TreeToReads
TreeToReads copied to clipboard
output VCF of SNPs
There's some oddness going on with the sim.vcf file that TTR outputs:
Each row after the header rows seems to be broken by an extra line break between the ALT field and the QUAL field.

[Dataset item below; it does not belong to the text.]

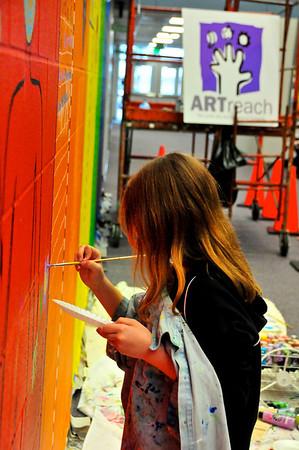 2010-ARTreach_Mural-Rhodes-1DEV 11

I'll post a fix if I can find where this is happening.
e.g.
##fileformat=VCFv4.0
##FORMAT=<ID=GT,Number=1,Type=String,Description="Genotype">
#CHROM POS ID REF ALT QUAL FILTER INFO FORMAT 20XX-06299 20XX-06660 20XX-08288 20XX-15107 20XX-15253 20XX-06769 20XX-14784 Reference 20XX-08336 20XX-10255 20XX-08874 20XX-09721 20XX-12844 20XX-15225 20XX-11321 20XX-06179
NC_016856.1 random 10Kb of NC_016856.1 chromosome 1192 . A C
40 PASS . GT 0 0 0 0 0 0 1 0 0 0 0 0 0 00 0
NC_016856.1 random 10Kb of NC_016856.1 chromosome 3094 . C T
40 PASS . GT 0 0 0 0 0 0 0 0 1 1 1 0 0 00 0
Found it!
lines 915:916 in treetoreads.py:
fi.write('''{chrm}\t{loc}\t.\t{refbase}\t{altbase}
\t40\tPASS\t.\tGT\t{vars}\n'''.format(chrm=contig_name,
...should be on a single line like this:
fi.write('''{chrm}\t{loc}\t.\t{refbase}\t{altbase}\t40\tPASS\t.\tGT\t{vars}\n'''.format(chrm=contig_name,
This renders the sim.vcf output into a valid ..vcf-shape that plays nice with e.g. vcftools.